Celgene Corporation (NASDAQ: CELG) and Acceleron Pharma Inc. (NASDAQ: XLRN) today announced results from the pivotal, phase 3 MEDALIST trial evaluating the efficacy and safety of investigational luspatercept to treat patients with ring sideroblast (RS+) myelodysplastic syndromes (MDS)-associated anemia who require red blood cell transfusions and who had failed, were intolerant to, or ineligible for erythropoietin therapy. Results were presented by Alan F. List, M.D. during the Plenary Scientific Session at the 60th American Society of Hematology (ASH) Annual Meeting and Exposition in San Diego, C.A. (Abstract #1).


“Severe anemia resulting in red blood cell transfusion dependence is a significant challenge for patients with low- and intermediate-risk MDS. Those who become resistant or refractory to currently available treatments have limited alternatives,” said Dr. List, President and CEO of Moffitt Cancer Center. “The findings from MEDALIST are very exciting as they support the hypothesis that targeting red blood cell precursor maturation could help to address patients’ anemia and allow them to achieve transfusion independence.”


MEDALIST met the primary endpoint of red blood cell transfusion independence (RBC-TI) for 8 or more weeks during the first 24 weeks of the study. Treatment with luspatercept resulted in a statistically significantly greater proportion of patients achieving RBC-TI ≥ 8 weeks compared to placebo. The study also found in secondary endpoints that treatment with luspatercept resulted in a statistically significant higher percentage of patients achieving RBC-TI of 12 or more weeks in the first 24 or 48 weeks of the study, as well as hematologic improvement-erythroid (HI-E) of 8 or more weeks.

 

Endpoints Luspatercept Placebo P-Value

RBC-TI ≥8 weeks (weeks 1-24) 37.9 % (58/153) 13.2 % (10/76) < 0.0001

RBC-TI ≥12 weeks (weeks 1-24) 28.1 % (43/153) 7.9 % (6/76) 0.0002

RBC-TI ≥12 weeks (weeks 1-48) 33.3 % (51/153) 11.8 % (9/76) 0.0003

HI-E ≥ 8 weeks (IWG 2006, weeks 1-24) 52.9 % (81/153) 11.8 % (9/76) < 0.0001

   

MEDALIST Safety Summary


Treatment-emergent adverse events (TEAEs) of Grade 3 or 4 were reported in 42.5% (65/153) of patients receiving luspatercept and 44.7% (34/76) of patients receiving placebo. Progression to acute myeloid leukemia (AML) occurred in four patients, three patients (2.0%) receiving luspatercept and one patient (1.3%) receiving placebo. Five patients receiving luspatercept (3.3%) and four patients receiving placebo (5.3%) experienced one or more TEAE that resulted in death.

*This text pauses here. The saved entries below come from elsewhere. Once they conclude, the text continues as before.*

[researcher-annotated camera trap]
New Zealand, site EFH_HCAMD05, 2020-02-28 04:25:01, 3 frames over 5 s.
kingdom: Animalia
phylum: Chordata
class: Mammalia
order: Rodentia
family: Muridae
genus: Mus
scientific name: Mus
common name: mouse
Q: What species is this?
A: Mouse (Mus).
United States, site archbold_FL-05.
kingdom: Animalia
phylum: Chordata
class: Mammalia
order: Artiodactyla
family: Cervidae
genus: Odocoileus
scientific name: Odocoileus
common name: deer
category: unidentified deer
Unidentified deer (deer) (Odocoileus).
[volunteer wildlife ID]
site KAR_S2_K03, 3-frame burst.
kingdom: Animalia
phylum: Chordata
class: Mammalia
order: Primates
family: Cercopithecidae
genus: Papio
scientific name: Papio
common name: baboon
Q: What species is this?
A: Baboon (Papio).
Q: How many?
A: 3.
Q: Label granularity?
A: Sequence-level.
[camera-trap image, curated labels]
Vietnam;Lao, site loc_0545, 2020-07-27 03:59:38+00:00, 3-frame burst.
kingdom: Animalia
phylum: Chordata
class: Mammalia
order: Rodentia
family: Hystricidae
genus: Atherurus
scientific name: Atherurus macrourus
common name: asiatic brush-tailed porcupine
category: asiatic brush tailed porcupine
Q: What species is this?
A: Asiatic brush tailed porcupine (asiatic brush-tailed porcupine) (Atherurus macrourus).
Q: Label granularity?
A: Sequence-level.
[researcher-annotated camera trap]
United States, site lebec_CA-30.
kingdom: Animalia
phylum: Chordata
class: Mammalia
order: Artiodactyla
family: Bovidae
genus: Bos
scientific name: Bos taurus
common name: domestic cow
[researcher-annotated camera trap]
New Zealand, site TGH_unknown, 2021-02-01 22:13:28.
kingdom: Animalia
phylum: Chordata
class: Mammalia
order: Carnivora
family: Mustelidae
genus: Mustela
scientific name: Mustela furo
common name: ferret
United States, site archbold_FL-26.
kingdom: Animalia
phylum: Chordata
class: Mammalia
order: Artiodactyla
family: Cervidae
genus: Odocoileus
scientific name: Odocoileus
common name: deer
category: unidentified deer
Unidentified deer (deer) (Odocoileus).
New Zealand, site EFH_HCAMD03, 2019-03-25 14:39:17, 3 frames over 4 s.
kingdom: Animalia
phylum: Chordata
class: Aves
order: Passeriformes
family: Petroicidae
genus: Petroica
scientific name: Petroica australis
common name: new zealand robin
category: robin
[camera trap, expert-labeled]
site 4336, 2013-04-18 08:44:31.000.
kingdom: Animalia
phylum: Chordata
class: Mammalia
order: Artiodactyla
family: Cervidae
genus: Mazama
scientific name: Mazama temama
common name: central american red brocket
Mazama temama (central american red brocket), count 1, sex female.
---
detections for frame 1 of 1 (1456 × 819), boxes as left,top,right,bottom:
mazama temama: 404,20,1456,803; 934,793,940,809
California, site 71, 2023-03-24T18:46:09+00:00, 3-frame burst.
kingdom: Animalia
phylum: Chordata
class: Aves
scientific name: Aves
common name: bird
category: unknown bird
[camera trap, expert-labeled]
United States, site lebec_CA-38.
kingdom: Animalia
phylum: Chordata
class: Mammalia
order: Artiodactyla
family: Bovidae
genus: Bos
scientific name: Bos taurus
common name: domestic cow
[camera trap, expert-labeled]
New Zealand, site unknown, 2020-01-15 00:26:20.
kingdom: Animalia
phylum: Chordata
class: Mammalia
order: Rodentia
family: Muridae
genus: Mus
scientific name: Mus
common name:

Most common TEAEs of any Grade in Greater than 10% of Patients in Either Arm

Luspatercept


N=153

Placebo


N=76


Fatigue 26.8 % 13.2 %

Diarrhea 22.2 % 9.2 %

Asthenia 20.3 % 11.8 %

Nausea 20.3 % 7.9 %

Dizziness 19.6 % 5.3 %

Back pain 19.0 % 6.6 %

   

“The MEDALIST results demonstrate the potential clinical benefit of luspatercept in achieving red blood cell transfusion independence in patients with low-to-intermediate risk RS+ MDS, an area in need of new treatments,” said Alise Reicin, MD, President, Global Clinical Development for Celgene. “Based on these results, we are encouraged that this first-in-class erythroid maturation agent may help these patients address the underlying cause of their disease-related chronic anemia.”

 

“It’s truly an honor to showcase the results from the MEDALIST trial as the first presentation of the ASH Plenary Session,” said Habib Dable, President and Chief Executive Officer of Acceleron. “The results from the MEDALIST trial increase our confidence in the potential of luspatercept to provide a meaningful treatment option for patients suffering from lower-risk RS+ MDS worldwide. We’re excited to continue our clinical development program in MDS, beta-thalassemia, and myelofibrosis, while also exploring additional applications for luspatercept in a range of diseases associated with anemia.”


Luspatercept is not approved in any region for any indication. The companies are planning regulatory application submissions of luspatercept in the United States and Europe in the first half of 2019.